The advantages of COLGALT1 compared with other KIRC prognostic markers should also be discussed. As for its diagnostic efficiency, the AUC for COLGALT1 expression (AUC = 0.707) was significantly higher than that of most clinical factors, such as lymph nodes status (0.459), gender (0.497), race (0.528), age (0.660) and M stage (0.680). Moreover, the AUC of COLGALT1 was merely less than T stage (0.723), grade (0.709) and pathological stage (0.779). In terms of its prognostic effects, COLGALT1 could serve as an independent prognostic biomarker for KIRC. Moreover, we found that COLGALT1 was significantly associated with immunity and could predict immune responses of immunotherapy by means of TIDE and TCIA. Last but not least, the SLC16A1-AS1/hsa-mir-502-3p/COLGALT1 mRNA axis was revealed by us for its potential mechanisms.
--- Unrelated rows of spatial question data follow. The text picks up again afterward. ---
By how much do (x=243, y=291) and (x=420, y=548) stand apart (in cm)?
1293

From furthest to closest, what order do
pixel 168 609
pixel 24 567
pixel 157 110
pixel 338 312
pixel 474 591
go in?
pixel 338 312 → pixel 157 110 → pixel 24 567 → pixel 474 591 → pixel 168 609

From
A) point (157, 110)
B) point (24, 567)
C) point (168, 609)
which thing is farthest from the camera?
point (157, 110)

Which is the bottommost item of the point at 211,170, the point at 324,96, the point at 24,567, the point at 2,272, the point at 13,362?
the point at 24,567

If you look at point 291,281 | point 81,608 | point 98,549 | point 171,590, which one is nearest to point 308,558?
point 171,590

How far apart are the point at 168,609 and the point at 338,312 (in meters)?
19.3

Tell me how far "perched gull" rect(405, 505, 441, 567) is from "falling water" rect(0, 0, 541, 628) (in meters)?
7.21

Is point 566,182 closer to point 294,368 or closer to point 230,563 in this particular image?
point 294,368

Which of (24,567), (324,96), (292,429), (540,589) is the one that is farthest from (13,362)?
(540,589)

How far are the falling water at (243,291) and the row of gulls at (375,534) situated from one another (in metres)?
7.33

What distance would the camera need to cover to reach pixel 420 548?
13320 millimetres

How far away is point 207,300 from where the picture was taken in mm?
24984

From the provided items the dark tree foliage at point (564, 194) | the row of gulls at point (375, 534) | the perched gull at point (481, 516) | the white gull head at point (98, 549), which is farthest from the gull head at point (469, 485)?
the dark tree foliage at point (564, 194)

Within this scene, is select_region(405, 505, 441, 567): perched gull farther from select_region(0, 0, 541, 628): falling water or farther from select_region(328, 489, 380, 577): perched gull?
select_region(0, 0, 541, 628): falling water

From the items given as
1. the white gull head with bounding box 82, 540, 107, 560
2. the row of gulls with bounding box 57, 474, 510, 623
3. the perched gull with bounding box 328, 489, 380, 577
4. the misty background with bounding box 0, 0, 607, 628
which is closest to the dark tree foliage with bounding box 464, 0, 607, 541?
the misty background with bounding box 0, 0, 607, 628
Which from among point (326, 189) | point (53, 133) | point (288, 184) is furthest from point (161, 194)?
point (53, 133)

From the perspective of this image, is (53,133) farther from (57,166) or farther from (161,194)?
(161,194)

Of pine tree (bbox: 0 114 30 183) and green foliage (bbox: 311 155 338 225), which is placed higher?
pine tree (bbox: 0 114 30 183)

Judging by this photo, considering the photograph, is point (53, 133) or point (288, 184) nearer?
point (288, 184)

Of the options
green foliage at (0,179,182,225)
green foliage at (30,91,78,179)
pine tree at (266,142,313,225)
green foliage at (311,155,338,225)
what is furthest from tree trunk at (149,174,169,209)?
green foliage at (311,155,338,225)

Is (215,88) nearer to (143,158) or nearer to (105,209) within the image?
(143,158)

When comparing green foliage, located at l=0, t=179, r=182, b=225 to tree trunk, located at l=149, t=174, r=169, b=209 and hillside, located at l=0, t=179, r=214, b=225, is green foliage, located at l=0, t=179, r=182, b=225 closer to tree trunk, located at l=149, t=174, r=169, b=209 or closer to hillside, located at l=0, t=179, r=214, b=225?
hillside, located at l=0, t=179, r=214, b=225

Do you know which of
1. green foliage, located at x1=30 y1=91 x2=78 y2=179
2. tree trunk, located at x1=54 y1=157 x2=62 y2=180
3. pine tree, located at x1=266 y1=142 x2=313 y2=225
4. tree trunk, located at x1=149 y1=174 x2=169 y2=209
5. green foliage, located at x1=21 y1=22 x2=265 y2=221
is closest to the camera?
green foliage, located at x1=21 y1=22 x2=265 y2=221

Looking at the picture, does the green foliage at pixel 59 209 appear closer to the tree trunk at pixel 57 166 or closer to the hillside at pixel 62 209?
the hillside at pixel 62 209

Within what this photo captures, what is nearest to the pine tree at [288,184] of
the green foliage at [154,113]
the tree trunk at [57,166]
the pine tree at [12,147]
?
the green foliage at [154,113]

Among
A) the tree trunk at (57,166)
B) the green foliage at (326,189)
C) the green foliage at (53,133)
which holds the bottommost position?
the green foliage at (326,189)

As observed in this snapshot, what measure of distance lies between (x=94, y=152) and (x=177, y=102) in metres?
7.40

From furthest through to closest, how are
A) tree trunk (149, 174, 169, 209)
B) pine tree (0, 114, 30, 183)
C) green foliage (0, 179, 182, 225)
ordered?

Taken together, we believed that COLGALT1 could be a potential biomarker to investigate the mechanism and clinical therapeutic value of KIRC.

Conclusions

Our current study indicated COLGALT1 was up-regulated in KIRC samples. COLGALT1 was found to be a reliable prognostic factor for KIRC in univariate/multivariate analysis of cox regression, and high expression of COLGALT1 meant poor prognosis. Experiments in vitro suggested that COLGALT1 was up-regulated and related to cell proliferation significantly in KIRC. By means of a series of bioinformatics analysis techniques, we found COLGALT1 might strongly correlate with immunity which could act as a valid immune-related prognostic indicator for KIRC. In addition, we predicted high expression of COLGALT1 could benefit from cabozantinib and idelalisib drugs. We even identified a ceRNA network of SLC16A1-AS1/hsa-mir-502-3p/COLGALT1 for KIRC. More evidence and further experiments were still needed to verify our findings.